= Eliza Aria =

2003 operatic vocalise

Sheet music

Eliza Aria is an operatic vocalise from the 2003 ballet Wild Swans, composed by Elena Kats-Chernin. The piece was first recorded by soprano Jane Sheldon and the Tasmanian Symphony Orchestra, and released on the ABC Classics label.

This recording was subsequently used in a series of television and cinema advertisements for British bank Lloyds under the tagline "For the journey", launched in January 2007. The adverts were created by agency Rainey Kelly Campbell Roalfe Y&R, and feature animations by Studio AKA. Following the initial minute-long advert, further 30-second instalments were aired.

It began to receive radio airplay in December 2007. In April 2010, research undertaken by PRS for Music revealed that the song is the third most performed in UK television advertising.

Following the success of the advertisements, the recording of the suite was re-issued by ABC Classics with a new cover depicting a scene from the advert and from 2011 onwards has been used as the theme music for the ABC Radio National programme Late Night Live, replacing another piece of hers, the ragtime "Russian Rag".

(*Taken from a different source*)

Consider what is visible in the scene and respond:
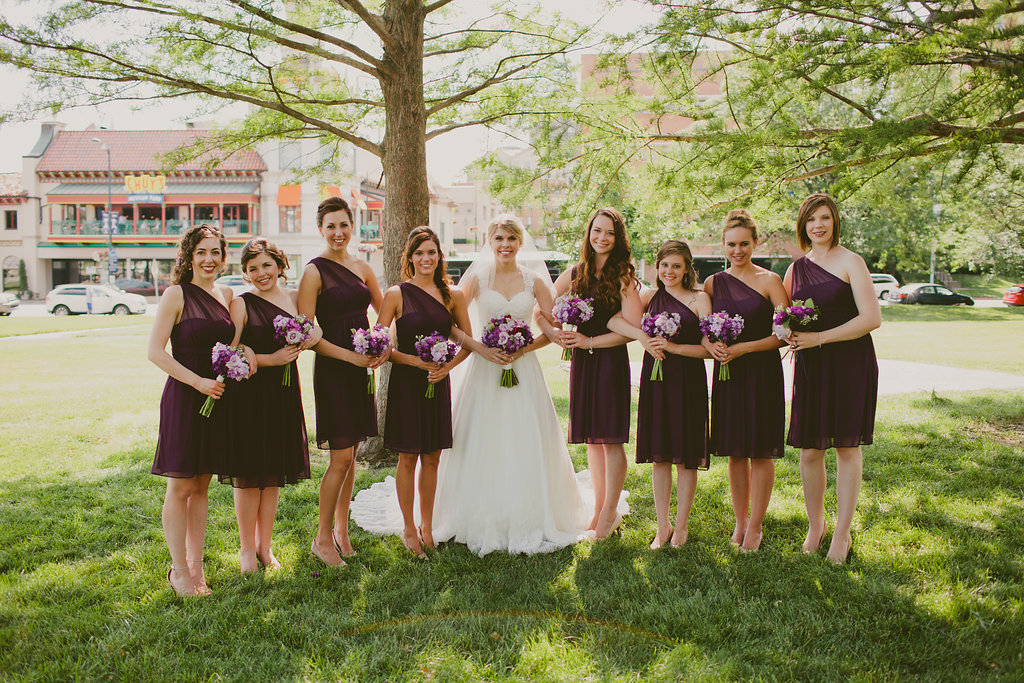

At the conclusion of the 2018 Commonwealth Games at the Gold Coast, Queensland, Australia, Australian soprano Greta Bradman and boy treble Luke Harrison, supported by the Queensland Ballet and guitarist Karin Schaupp, performed "Eliza Aria" during the lowering and handover of the Commonwealth Federation flag from the 2018 Commonwealth Games to the 2022 Commonwealth Games in Birmingham, England.